GarlicJam wrote: And, you exaggerate here anyway.
I dont really need to exaggerate, because we can make a fairly accurate guess as to how much the ball has moved using the reference pitches on the pitch + a bit of trigonometry to work out the angle of movement. Take the first ball in the innings...

At the release point of the ball, the ball is just outside the pitch marking for the protected zone. We know that this marking is 30.5cm/1 foot from the centre of the wicket, and the wicket itself it 22.8cm wide. The distance from centre of the wicket to the outside of offstump is 11,4cms, and therefore the gap between off and the marker 19,1cm.

The ball just before pitching. Its hitting in line with off-stump. Even taking the most conservative measure on the pitch of the ball to be hitting the very outside mm of the stump, and assuming the length is about 6 meters (the accuracy of the length is unimportant in the calculation for reasons I wont explain), that gives an angle of 0.9 degrees. If this ball holds its line, it will travel 9,4 cms laterally, so my originally assessment that it was hitting off/off-middle is actually an understatement - it going to hit middle stump.

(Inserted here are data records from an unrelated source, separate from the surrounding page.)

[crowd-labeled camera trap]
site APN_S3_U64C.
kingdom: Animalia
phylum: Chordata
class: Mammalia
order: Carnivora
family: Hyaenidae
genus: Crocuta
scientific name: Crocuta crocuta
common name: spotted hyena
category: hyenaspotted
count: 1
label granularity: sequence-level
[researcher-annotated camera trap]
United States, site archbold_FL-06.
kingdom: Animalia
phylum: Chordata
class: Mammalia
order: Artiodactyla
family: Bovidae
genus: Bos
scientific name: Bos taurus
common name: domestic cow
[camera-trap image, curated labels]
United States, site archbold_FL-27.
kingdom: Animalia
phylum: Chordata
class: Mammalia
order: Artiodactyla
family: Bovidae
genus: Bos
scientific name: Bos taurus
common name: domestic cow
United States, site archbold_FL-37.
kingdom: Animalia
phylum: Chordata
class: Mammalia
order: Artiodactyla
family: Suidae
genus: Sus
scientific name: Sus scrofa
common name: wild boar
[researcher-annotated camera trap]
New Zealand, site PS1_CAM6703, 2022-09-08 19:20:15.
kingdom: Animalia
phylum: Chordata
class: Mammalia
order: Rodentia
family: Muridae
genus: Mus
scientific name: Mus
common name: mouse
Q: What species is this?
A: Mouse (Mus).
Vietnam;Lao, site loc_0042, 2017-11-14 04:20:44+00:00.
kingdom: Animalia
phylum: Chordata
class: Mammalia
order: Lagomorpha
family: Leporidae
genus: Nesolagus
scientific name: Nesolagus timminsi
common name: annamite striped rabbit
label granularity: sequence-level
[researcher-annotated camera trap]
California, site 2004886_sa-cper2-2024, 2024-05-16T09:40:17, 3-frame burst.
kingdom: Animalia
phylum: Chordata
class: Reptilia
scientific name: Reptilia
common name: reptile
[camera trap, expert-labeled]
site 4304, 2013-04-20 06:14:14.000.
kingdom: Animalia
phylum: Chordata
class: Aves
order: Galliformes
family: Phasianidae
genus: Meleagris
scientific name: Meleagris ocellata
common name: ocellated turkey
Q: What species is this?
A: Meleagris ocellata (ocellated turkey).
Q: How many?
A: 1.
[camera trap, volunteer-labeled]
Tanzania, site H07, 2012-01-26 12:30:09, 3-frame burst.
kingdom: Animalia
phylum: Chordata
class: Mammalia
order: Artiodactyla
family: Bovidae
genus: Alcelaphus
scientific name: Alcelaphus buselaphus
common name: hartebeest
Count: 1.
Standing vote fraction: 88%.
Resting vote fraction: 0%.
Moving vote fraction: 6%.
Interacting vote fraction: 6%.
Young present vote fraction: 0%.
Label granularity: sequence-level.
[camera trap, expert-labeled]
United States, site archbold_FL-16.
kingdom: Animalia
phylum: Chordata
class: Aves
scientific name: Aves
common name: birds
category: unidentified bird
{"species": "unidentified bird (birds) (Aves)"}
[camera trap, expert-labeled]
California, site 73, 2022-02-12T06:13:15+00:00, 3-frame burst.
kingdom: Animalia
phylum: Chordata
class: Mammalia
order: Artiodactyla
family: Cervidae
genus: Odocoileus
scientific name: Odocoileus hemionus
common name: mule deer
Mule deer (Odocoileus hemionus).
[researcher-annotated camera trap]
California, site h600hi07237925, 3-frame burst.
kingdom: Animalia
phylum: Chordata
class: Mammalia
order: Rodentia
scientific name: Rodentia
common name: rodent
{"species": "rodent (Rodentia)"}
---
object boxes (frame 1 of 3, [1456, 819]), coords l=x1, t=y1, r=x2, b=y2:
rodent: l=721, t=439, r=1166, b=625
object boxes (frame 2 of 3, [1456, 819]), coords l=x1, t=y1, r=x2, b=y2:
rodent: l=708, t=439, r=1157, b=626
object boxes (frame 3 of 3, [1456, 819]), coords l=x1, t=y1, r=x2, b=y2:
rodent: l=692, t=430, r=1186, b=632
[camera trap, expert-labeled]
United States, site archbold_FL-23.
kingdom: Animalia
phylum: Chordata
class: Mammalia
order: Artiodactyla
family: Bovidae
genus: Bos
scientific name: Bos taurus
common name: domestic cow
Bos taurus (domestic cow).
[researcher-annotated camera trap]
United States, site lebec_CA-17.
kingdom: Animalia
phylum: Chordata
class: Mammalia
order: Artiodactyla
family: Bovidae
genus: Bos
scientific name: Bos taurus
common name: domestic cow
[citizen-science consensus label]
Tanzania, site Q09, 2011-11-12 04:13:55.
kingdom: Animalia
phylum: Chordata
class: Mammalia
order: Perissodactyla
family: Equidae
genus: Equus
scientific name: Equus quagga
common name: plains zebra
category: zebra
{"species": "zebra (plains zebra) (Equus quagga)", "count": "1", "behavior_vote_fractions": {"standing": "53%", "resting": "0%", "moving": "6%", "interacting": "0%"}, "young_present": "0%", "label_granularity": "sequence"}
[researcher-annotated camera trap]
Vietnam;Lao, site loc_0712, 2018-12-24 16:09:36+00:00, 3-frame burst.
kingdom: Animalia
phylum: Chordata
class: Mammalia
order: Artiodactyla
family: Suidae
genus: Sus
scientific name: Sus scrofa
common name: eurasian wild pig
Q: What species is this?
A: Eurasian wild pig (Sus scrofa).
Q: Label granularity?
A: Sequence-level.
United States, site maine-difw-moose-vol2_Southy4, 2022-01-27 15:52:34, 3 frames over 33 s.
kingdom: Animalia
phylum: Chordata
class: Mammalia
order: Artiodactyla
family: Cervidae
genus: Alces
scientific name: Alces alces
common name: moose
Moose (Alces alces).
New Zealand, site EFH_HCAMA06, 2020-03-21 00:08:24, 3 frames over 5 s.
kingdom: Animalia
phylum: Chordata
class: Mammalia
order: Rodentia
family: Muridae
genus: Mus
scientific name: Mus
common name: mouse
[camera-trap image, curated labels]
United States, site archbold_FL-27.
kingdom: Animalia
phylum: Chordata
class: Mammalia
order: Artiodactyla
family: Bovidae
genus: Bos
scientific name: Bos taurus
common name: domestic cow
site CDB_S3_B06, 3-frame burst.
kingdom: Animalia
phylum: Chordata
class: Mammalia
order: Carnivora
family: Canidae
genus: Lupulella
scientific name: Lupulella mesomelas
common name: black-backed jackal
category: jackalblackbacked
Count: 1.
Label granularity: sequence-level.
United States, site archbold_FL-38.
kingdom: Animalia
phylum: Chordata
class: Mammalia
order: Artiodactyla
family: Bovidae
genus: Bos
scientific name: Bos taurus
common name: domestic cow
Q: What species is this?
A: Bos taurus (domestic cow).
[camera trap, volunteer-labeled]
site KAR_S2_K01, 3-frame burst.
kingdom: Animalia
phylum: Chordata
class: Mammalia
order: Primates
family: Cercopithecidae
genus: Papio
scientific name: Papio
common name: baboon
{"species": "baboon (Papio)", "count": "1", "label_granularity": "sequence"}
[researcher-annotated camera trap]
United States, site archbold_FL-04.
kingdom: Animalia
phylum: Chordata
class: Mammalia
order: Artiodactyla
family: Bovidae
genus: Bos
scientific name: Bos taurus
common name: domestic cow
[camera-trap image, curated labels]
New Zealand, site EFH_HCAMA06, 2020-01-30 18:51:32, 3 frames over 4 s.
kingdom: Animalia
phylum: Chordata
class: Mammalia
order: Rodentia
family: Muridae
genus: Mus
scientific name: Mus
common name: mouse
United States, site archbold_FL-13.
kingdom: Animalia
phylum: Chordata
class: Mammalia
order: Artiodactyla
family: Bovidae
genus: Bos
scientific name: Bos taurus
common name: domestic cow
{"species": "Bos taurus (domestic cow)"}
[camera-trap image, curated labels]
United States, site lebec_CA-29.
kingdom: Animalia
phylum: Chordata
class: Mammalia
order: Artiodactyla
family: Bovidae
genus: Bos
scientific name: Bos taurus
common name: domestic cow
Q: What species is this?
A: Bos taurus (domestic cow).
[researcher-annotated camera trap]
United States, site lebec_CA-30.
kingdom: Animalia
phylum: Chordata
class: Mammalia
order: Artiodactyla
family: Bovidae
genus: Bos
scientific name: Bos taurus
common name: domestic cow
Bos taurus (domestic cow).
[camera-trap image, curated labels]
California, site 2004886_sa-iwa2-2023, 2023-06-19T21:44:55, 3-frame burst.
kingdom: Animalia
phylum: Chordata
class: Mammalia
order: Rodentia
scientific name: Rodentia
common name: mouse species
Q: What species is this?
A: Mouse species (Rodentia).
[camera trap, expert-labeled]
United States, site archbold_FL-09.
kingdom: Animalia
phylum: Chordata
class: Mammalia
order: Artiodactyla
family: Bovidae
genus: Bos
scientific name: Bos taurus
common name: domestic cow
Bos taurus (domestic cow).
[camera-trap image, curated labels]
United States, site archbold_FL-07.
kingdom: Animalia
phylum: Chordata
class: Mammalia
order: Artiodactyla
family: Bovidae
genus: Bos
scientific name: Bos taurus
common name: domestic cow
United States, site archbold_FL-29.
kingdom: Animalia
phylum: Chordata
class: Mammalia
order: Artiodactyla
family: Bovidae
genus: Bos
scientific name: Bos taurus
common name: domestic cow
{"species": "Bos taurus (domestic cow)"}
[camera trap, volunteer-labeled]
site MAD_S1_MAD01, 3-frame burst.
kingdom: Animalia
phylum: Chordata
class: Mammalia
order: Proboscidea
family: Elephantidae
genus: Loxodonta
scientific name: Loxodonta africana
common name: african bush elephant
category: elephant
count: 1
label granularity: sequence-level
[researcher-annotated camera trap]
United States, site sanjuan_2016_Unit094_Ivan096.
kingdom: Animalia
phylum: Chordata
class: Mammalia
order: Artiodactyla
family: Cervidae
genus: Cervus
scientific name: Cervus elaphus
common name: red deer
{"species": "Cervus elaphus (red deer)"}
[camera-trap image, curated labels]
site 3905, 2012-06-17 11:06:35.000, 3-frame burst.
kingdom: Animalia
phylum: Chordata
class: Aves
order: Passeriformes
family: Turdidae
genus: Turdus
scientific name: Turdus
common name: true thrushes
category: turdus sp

Finally the edge. The ball as it passes the bat is now once again almost level with the protected zone marker. We can at this stage get fussy about the measurements, but Campbell's backfoot is on the crease line almost perfectly (1.22 m from the wicket) front foot down the pitch. The point of interception is probably somewhere near the 2 meter mark from the wicket, but let's stick to the assumption that if the ball has moved almost the full 19.1 cms from the crease mark to the off stump in roughly 4 meters, over 6 meters it will definitely move laterally to that point. Its moved laterally roughly 4,77cms per meter, so such an assumption would be very conservative.
Angle of movement = 2.9 degrees. Taking account for the original path of the ball, you add these two figures together and the ball has seamed about 3.8 degrees in total, at a very conservative guess, and about 5 degrees at a high end estimate.
Starc has been doing it with the red ball, with the white ball, with the pink ball.
Shane Warne's average leg spinner turned 3.97 degrees.
The highest average turning pitch in India since 2014 had 4.1 degrees of turn.
Even taking the most conservative estimate, that ball moved off the pitch give or take a fraction of a cm here and there, like the average leg break from the biggest turning spinner ever measured. I don't think you can say that is normal or Starc does it all the time.
I know this, because the average seam movement for Aussie seamers at home is 0.55 degrees in recent times. Its simply nowhere near what he usually does.